Vinicius Loures / Câmara dos Deputados
Audiência Pública - O Impacto econômico na comercialização ilegal de cigarros eletrônicos no Brasil. Coordenador da Comissão de Tabagismo da SBPT, Paulo Cézar Corrêa
Paulo Corrêa: cigarro eletrônico contém produtos químicos cancerígenos e aumenta os riscos de Doença Pulmonar Obstrutiva Crônica

Regulamentação
Mas Paulo Cézar Corrêa, da Sociedade Brasileira de Pneumologia e Tisiologia, afirma que o cigarro eletrônico não pode ser regulamentado pois contém produtos químicos cancerígenos e aumenta os riscos de Doença Pulmonar Obstrutiva Crônica.

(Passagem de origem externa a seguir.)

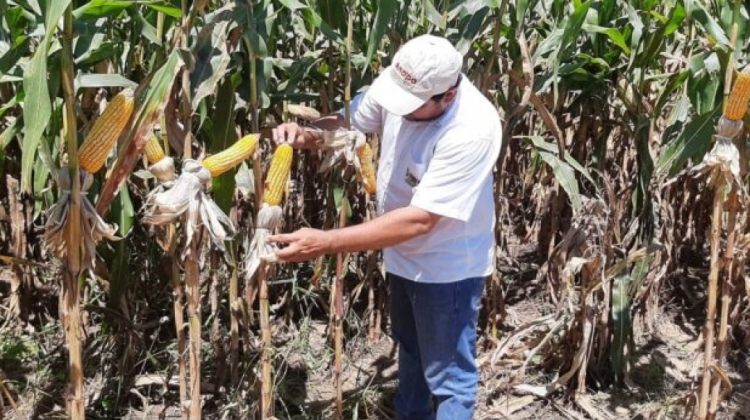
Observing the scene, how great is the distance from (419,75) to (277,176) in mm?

Lauro Anhezini Júnior, da British American Tobacco, afirmou, porém, que o cigarro eletrônico é uma alternativa que reduz os riscos em relação ao cigarro comum. Ele explicou que mais de 4 milhões de consumidores de cigarros eletrônicos estão sujeitos à evali, que é uma doença relacionada ao consumo desses cigarros, porque têm sido adicionadas substâncias irregulares ao produto por falta de regulamentação e fiscalização.

Para o deputado Heitor Schuch (PSB-RS), não regulamentar o cigarro eletrônico pode significar um incentivo ao crime organizado, que atua no contrabando dos produtos irregulares.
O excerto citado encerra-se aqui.